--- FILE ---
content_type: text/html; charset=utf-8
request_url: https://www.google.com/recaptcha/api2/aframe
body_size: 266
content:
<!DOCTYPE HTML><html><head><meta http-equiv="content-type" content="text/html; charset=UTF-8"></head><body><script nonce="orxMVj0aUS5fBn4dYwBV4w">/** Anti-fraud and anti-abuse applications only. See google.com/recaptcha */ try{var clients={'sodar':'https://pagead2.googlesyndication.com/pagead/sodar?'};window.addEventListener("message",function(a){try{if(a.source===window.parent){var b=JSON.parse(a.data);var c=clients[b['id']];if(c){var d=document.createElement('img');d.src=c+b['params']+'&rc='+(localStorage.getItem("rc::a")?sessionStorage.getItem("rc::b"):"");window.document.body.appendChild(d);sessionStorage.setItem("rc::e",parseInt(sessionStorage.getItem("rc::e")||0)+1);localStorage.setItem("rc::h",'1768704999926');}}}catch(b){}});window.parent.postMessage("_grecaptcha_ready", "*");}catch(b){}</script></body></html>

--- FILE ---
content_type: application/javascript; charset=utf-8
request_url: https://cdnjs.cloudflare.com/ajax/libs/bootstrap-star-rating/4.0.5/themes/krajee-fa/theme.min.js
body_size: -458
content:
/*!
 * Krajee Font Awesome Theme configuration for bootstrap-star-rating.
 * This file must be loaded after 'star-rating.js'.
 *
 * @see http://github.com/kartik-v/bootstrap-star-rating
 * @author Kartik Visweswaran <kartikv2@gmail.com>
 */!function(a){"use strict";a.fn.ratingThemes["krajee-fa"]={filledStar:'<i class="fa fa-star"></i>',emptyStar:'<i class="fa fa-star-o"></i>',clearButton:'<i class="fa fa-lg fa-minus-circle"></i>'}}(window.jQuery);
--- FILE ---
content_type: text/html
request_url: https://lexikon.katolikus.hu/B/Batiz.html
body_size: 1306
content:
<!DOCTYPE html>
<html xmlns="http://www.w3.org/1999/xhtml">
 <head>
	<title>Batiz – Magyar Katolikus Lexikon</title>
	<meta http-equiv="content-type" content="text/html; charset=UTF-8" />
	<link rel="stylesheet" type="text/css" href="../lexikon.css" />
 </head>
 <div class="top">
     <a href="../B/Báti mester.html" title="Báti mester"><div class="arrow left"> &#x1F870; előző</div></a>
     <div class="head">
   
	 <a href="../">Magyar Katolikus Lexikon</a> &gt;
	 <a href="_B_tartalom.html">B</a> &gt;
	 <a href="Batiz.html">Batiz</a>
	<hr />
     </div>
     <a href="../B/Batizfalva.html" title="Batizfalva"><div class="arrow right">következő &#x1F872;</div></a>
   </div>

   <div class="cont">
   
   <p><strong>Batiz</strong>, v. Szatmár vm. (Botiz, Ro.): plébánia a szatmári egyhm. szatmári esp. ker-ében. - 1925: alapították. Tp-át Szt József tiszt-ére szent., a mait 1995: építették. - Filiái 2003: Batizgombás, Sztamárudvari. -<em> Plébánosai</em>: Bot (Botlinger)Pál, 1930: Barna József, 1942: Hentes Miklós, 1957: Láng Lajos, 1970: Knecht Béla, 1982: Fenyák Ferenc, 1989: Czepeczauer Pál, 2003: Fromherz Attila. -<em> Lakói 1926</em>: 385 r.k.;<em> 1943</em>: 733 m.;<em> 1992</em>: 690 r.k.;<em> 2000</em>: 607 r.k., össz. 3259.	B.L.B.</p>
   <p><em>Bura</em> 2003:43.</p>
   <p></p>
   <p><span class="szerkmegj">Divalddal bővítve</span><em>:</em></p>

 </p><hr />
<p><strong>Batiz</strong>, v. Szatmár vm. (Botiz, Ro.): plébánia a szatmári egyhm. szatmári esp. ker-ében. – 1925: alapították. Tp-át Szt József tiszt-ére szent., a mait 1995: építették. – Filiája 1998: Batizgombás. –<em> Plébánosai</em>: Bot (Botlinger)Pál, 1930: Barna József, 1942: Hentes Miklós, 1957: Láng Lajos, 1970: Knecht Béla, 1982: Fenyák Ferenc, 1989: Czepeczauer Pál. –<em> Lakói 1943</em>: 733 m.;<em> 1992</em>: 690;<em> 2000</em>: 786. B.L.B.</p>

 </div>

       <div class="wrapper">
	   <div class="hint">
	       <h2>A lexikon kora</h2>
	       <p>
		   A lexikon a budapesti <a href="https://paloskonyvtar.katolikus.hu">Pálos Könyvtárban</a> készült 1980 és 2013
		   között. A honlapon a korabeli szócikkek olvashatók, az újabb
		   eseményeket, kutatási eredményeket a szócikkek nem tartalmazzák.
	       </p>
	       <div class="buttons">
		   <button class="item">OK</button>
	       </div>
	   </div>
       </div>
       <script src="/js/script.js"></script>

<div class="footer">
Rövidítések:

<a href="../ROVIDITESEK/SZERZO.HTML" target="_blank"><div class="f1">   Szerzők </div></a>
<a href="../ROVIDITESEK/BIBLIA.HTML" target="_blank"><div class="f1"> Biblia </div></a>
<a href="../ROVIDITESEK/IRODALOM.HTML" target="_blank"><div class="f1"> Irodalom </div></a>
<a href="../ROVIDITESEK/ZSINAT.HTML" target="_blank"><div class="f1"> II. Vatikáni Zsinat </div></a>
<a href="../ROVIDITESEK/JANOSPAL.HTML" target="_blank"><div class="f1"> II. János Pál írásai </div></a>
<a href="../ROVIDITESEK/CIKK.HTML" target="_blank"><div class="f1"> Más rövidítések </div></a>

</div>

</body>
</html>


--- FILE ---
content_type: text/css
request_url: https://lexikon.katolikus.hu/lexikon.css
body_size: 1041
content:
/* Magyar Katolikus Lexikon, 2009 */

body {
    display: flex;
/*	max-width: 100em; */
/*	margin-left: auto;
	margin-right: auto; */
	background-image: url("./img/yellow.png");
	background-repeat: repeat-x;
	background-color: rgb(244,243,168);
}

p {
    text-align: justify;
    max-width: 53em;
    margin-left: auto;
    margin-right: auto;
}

● ● ●

ABOUT THIS EXERCISE
Where a line in the preceding listing contains the word "auto", include it in your count, and reply with that number alone.

SOLUTION TO THIS EXERCISE
4